POLECENIE: Przepisz wiernie z zamieszczonego niżej tekstu o wycince drzew fragment, który zaczyna się od słów „Mieszkańcy wielu miast” i ciągnie się aż do słów „i centrach miast.”.

PRZYTOCZONY FRAGMENT:
=-=-=-=-=
Mieszkańcy wielu miast są zszokowani tym, że na ich oczach rżnie się dwustuletenie dęby i setki innych drzew. Minister Szyszko jest z siebie zadowolony i niewiele sobie robi z krytyki Jarosława Kaczyńskiego i podejrzeń o lobbing. Ale nie da się ukryć, że na wycinkach mogą wzbogacić się deweloperzy i leśnicy.
Podczas sejmowej zawieruchy 15 grudnia 2016 roku, związanej z głosowaniem nad budżetem i blokadą mównicy sejmowej, praktycznie niezauważona przeszła ustawa dotycząca wycinki drzew. Przestrzegali przed nią jedynie ekolodzy. Dziś zbiera żniwo. W całej Polsce słychać ryk pił, rżnących drzewa w lasach, parkach i centrach miast.
=-=-=-=-=
DANE DO ĆWICZENIA:
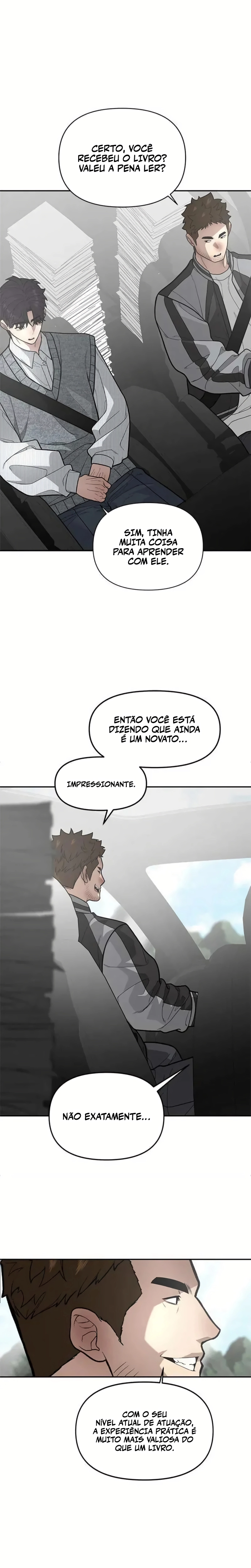 Página 4 do Capítulo 14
=-=-=-=-=
WYKONANE ZADANIE:
Mieszkańcy wielu miast są zszokowani tym, że na ich oczach rżnie się dwustuletenie dęby i setki innych drzew. Minister Szyszko jest z siebie zadowolony i niewiele sobie robi z krytyki Jarosława Kaczyńskiego i podejrzeń o lobbing. Ale nie da się ukryć, że na wycinkach mogą wzbogacić się deweloperzy i leśnicy.
Podczas sejmowej zawieruchy 15 grudnia 2016 roku, związanej z głosowaniem nad budżetem i blokadą mównicy sejmowej, praktycznie niezauważona przeszła ustawa dotycząca wycinki drzew. Przestrzegali przed nią jedynie ekolodzy. Dziś zbiera żniwo. W całej Polsce słychać ryk pił, rżnących drzewa w lasach, parkach i centrach miast.